Requests:
**a)** In the excerpt about Guayaki and yerba mate, condense the paragraph that opens "Yerba mate contains caffeine, theophylline, and theobromine" into a short bulleted list that keeps its main facts.
**b)** Reproduce verbatim a passage from the excerpt about Guayaki and yerba mate, beginning at the words "HOW GUAYAKI CHARACTERIZES" and stopping after the words "in yerba mate.".

Source excerpt:
Chris told me that he “waited tables in college, was a bag boy at Albertsons and once had a job backing up computers the old way (reel-to-reel)”. Like most entrepreneurs, Chris had a multifarious string of employment opportunities from the most basic to more esoteric ones such as his tenure leaning the ins and outs of institutional lending. It is not my place to speculate what it was, or when, that opened Chris’ heart to his perspective of harmonious existence, his work, his education, his family, coincidences, but his philosophy synopsis is: “Chris got his BA in Economics from Harvard University but quickly realized that economics conveniently forgot about sustaining the environment and protecting people. Through his experience with Guayaki and previously with Natural Flavors, a 100% organic, vegan restaurant that employed 25 people and 60 local farmers, Chris is finding that by recognizing common purpose, seemingly disparate groups can integrate social justice, environmental restoration and economic success.”

HOW GUAYAKI CHARACTERIZES MATE


The buzz that surrounds Guayaki mate is the nourishing stimulation the centuries-harvested plant has provided indigenous peoples in Latin America. Once again, from the web site of Chris’ company:

“Yerba Mate has the “strength of coffee, the health benefits of tea, and the euphoria of chocolate" all in one beverage. “Yerba mate (yer-bah mah-tay) is made from the naturally caffeinated and nourishing leaves of the celebrated South American rainforest holly tree (Ilex paraguariensis). For centuries, South America’s Aché Guayakí tribe have sipped yerba mate from a traditional mate gourd for its rejuvenative effects. These rainforest people find tremendous invigoration, focus, and nourishment in yerba mate.

“The leaves of the rainforest mate tree naturally contain 24 vitamins and minerals, 15 amino acids, abundant antioxidants. In fact, The Pasteur Institute and the Paris Scientific society in 1964 concluded "it is difficult to find a plant in any area of the world equal to mate in nutritional value" and that yerba mate contains "practically all of the vitamins necessary to sustain life."

“Yerba mate contains caffeine, theophylline, and theobromine, well-known stimulants also found in tea, coffee and chocolate. The caffeine content varies between that of green tea and coffee. Unlike tea, yerba mate has a low tannin content so it can be strong like coffee with out becoming extremely bitter. Unlike coffee, yerba mate is not oily and acid forming, so it is less likely to cause stomach acid and jitters.”

Information provided:

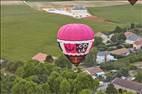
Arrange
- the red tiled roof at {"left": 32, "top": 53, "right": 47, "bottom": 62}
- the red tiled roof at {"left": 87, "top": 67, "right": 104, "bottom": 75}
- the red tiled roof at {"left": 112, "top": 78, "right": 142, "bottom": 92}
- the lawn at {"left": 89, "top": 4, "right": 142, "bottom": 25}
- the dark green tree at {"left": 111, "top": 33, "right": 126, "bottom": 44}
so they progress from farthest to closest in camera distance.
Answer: the lawn at {"left": 89, "top": 4, "right": 142, "bottom": 25}
the dark green tree at {"left": 111, "top": 33, "right": 126, "bottom": 44}
the red tiled roof at {"left": 32, "top": 53, "right": 47, "bottom": 62}
the red tiled roof at {"left": 87, "top": 67, "right": 104, "bottom": 75}
the red tiled roof at {"left": 112, "top": 78, "right": 142, "bottom": 92}

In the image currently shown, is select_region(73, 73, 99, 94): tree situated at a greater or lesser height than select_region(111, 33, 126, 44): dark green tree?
greater

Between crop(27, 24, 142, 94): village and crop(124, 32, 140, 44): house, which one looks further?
crop(124, 32, 140, 44): house

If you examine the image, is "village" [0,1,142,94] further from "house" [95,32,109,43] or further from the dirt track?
the dirt track

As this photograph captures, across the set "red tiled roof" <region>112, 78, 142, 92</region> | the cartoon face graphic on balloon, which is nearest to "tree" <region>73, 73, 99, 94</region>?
"red tiled roof" <region>112, 78, 142, 92</region>

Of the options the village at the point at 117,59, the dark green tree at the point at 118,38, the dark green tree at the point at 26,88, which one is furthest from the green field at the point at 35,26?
the dark green tree at the point at 26,88

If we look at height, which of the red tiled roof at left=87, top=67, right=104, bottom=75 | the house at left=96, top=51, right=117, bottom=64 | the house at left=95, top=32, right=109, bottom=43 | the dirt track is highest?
the red tiled roof at left=87, top=67, right=104, bottom=75

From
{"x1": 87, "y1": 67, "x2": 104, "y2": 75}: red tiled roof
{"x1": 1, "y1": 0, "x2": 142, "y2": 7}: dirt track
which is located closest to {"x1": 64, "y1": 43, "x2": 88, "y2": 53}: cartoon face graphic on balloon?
{"x1": 87, "y1": 67, "x2": 104, "y2": 75}: red tiled roof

Task-by-task results:
**a)**
- Yerba mate contains caffeine, theophylline, and theobromine, stimulants also found in tea, coffee and chocolate.
- Its caffeine content falls between that of green tea and coffee.
- Unlike tea, it is low in tannins, so it can be strong like coffee without becoming very bitter.
- Unlike coffee, it is not oily or acid forming, so it is less likely to cause stomach acid and jitters.

**b)**
HOW GUAYAKI CHARACTERIZES MATE


The buzz that surrounds Guayaki mate is the nourishing stimulation the centuries-harvested plant has provided indigenous peoples in Latin America. Once again, from the web site of Chris’ company:

“Yerba Mate has the “strength of coffee, the health benefits of tea, and the euphoria of chocolate" all in one beverage. “Yerba mate (yer-bah mah-tay) is made from the naturally caffeinated and nourishing leaves of the celebrated South American rainforest holly tree (Ilex paraguariensis). For centuries, South America’s Aché Guayakí tribe have sipped yerba mate from a traditional mate gourd for its rejuvenative effects. These rainforest people find tremendous invigoration, focus, and nourishment in yerba mate.